Yaeli: Müziği, tutku, düşünce ve hislerimi iletmek için harika bir yol olarak seçtim. Tamamen yeni dünyalar yaratabilir, fantezilere dalabilir ve çılgın hayaller kurabilirsiniz. Müziğin iyileştirici bir gücü var. Güzel bir günse iyi bir melodi gününüze ayrı bir heyecan katar, kötü bir günse belki de iyi bir melodi hayatınızı kurtarabilir.
Şarkılarımız fazlasıyla sinematografik
Yeni single’ınızı nasıl tanımlarsınız?
Yaeli: İşte bu zor bir soru. Ancak şarkının ortaya çıkış hikayesini anlatabilirim. İlk olarak şarkının nakarat kısmıyla çalışmaya başladık. Normalde bu tam tersi şekilde gelişir. Şarkının prodüksiyon kısmı çok önemli bizim için. Şarkıyı çok sinematografik bulduk netice olarak. Sonuçtan dolayı çok gururluyuz.

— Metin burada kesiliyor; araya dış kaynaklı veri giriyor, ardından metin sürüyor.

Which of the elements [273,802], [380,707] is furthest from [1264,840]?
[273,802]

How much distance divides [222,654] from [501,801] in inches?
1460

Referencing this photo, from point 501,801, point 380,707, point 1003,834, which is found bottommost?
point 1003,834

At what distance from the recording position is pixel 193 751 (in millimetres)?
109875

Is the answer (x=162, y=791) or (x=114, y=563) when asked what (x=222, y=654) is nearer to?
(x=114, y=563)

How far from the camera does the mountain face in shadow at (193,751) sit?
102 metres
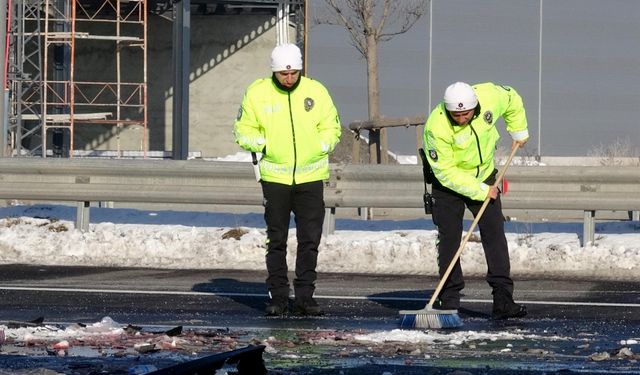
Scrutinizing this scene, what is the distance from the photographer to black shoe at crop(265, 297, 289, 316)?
9531 mm

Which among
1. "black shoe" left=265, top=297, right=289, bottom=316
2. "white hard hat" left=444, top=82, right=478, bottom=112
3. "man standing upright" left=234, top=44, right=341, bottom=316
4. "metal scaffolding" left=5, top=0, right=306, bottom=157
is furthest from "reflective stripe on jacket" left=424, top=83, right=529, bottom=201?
"metal scaffolding" left=5, top=0, right=306, bottom=157

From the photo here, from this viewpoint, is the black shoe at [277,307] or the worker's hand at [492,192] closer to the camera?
the worker's hand at [492,192]

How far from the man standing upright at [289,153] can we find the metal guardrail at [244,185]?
3445 millimetres

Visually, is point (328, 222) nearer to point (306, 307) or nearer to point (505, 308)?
point (306, 307)

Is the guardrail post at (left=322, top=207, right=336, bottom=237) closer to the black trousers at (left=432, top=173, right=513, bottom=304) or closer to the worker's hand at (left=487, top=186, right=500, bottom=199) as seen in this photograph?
the black trousers at (left=432, top=173, right=513, bottom=304)

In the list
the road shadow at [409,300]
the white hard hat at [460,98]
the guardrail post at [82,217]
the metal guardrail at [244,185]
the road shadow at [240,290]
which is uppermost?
the white hard hat at [460,98]

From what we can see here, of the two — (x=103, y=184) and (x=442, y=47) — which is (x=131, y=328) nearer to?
(x=103, y=184)

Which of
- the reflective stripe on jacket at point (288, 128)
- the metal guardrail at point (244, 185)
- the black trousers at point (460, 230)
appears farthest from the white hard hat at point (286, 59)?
the metal guardrail at point (244, 185)

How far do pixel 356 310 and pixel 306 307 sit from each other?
1.21ft

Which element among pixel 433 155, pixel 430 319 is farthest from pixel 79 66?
pixel 430 319

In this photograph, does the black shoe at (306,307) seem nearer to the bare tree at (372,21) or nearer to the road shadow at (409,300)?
the road shadow at (409,300)

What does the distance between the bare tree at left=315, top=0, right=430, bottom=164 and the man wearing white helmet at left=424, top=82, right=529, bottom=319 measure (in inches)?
613

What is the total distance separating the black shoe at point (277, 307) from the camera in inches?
375

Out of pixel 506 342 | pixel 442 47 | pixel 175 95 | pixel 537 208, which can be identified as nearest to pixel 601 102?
pixel 442 47
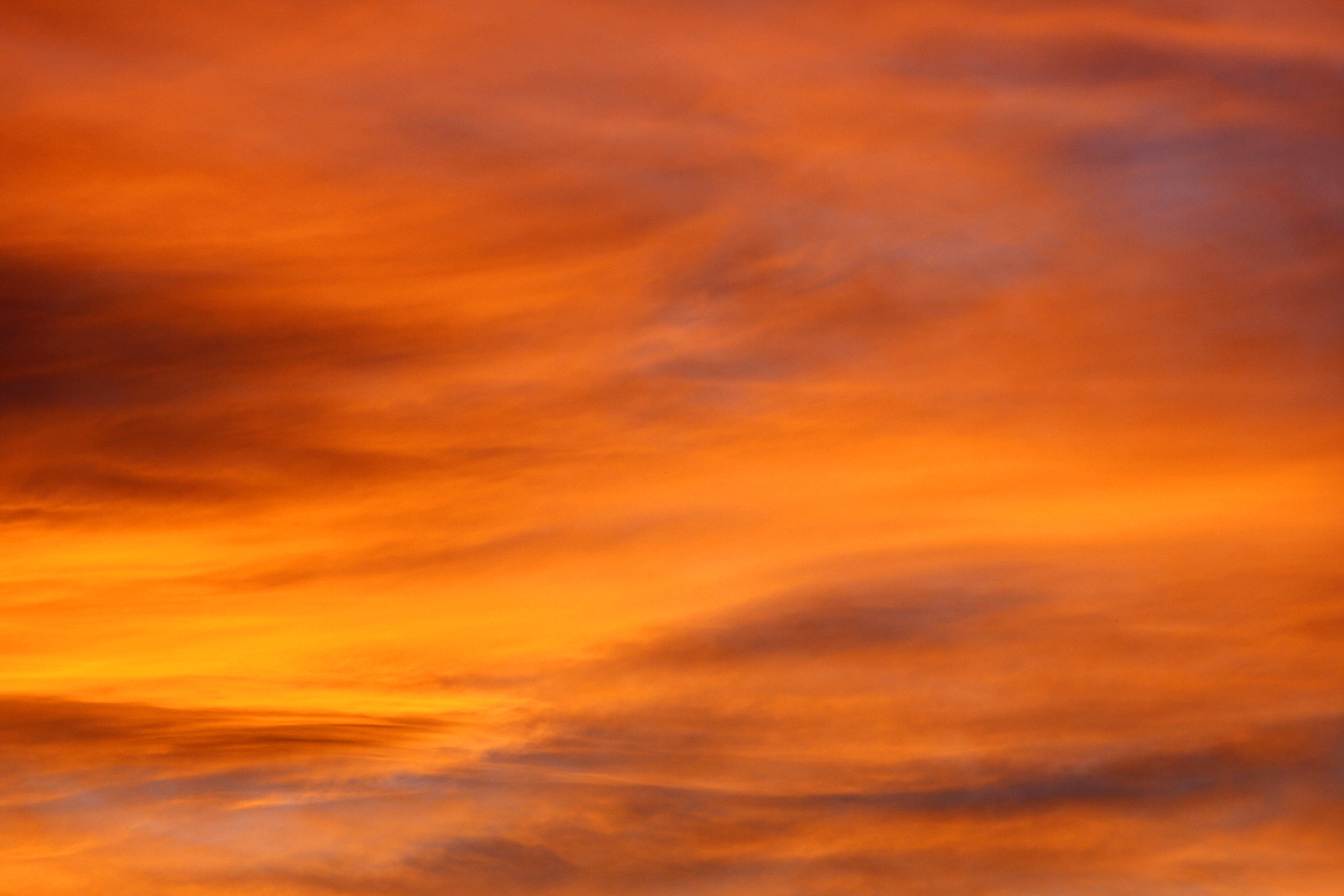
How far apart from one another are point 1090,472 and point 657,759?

Şarkıların yaratım süreci nasıl ilerliyor. İkiniz de ortak mı çalışıyorsunuz?
Yaeli: Her ikimiz de hem melodi yaratımından hem de şarkı sözü yazmada ortak derecede sorumluyuz. Yaratım sürecinden sonra iki opsiyonumuz var. Tüm fikirleri içeren bir demo kaydetmek veya grubun diğer kısmı ile biraraya gelip ortak fikirde buluşmak. Örneğin ‘You’re Mine’ ilk olarak folklorik bir şarkıydı. Bas gitaristimiz oldukça etkileyici bir bas fikri ile geldi, davulcumuz bazı şeyler ortaya koydu ve sonuç oldukça tatmin edici oldu.
İnsanlar genelde solistinizin sesini Lana Del Rey’e benzetiyorlar. Bu konu hakkında neler düşünüyorsunuz?
Yaeli: Oh, evet bunu bazen duyuyorum. Sanırım ikimiz de esmer olduğumuz ve çiçekleri sevdiğimiz için. Şaka bir yana Lana Del Rey inanılmaz başarılı bir sanatçı ben de en büyük fanlarından biriyim.
13 Mayıs’ta ilk kez sizi Parkfest’te izleyeceğiniz. İstanbul hakkındaki fikirleriniz neler?
Yaeli: Henüz hiç gelmedim ama ülkenizi ziyaret eden çok fazla arkadaşım var ve hep güzel şeylerden bahsediyorlar. Muhteşem manzaralardan ve zengin bir kültüre sahip olduğundan yana fikirlerim var. Gelmek ve keşfetmek için sabırsızlanıyoruz.